» **Page text**

Friday, November 24, 2006

USC-ND Pre-Game: Holier Than Who?

As a USC Trojan there are many things to hate about the Domers. Each of us has our personal favorites, but virtually all of the specific things we hate about ND point to one thing in particular: the “Irish” holier-than-thou self-righteousness.

It wouldn’t be so bad if the origins of this smugness were based only in football. Certainly, there is a lot to make ND feel competent in terms tradition on the gridiron. The football part of it deserves some respect, if for no other reason than our victories over the “Irish” help to propel USC’s national status. But it’s the other element of ND Nation that fully deserves our hate.

You know what I’m talking about … the self-absorbed arrogance, the pious ethics by convenience and the blind hypocrisy that make “Irish” fans believe that ND is “God’s Team.” It’s sickening, really.

Having benefited from the freedom of thought that comes from a non-denominational education at USC, Trojan alumni recognize and understand the psychology of ND’s self-importance, duplicity and belief system that fuel its holier-than-thou attitude.

» **Entries**
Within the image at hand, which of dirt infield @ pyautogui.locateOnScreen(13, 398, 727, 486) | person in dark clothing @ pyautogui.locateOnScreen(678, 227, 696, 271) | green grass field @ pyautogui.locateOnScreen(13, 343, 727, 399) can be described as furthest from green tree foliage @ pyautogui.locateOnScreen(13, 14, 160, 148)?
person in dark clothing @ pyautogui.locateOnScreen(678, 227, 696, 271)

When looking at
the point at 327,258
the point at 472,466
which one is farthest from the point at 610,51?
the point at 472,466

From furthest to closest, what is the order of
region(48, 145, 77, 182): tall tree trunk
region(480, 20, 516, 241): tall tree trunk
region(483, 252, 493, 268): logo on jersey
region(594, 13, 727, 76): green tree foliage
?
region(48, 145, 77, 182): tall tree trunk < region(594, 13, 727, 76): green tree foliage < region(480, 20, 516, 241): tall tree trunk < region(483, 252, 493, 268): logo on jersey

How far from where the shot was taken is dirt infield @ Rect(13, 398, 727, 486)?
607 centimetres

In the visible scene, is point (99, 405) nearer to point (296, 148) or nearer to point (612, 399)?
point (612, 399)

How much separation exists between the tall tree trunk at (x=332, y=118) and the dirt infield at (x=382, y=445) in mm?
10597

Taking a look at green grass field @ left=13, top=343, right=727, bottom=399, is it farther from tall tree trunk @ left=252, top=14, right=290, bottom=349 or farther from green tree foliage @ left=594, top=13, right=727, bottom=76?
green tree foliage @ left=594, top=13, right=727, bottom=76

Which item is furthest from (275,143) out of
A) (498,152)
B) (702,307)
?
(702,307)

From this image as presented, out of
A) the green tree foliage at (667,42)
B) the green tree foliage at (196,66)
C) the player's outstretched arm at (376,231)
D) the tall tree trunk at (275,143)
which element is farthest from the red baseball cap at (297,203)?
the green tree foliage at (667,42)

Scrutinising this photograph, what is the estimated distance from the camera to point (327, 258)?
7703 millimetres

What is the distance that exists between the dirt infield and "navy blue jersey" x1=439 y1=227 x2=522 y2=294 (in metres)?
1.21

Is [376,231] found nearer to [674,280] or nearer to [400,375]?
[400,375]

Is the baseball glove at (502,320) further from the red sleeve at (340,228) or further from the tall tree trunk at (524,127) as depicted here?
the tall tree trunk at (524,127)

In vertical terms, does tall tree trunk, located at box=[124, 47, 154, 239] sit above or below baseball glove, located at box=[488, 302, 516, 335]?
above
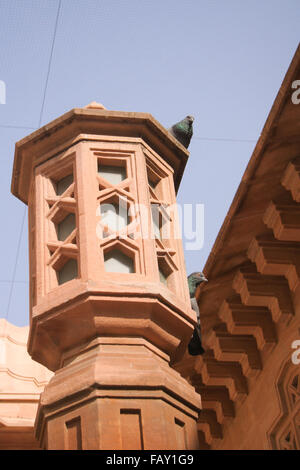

» **What you should do**
In the USC-ND pre-game post, what does the writer say Trojan alumni have benefited from?

» **Exercise answer**
The freedom of thought that comes from a non-denominational education at USC.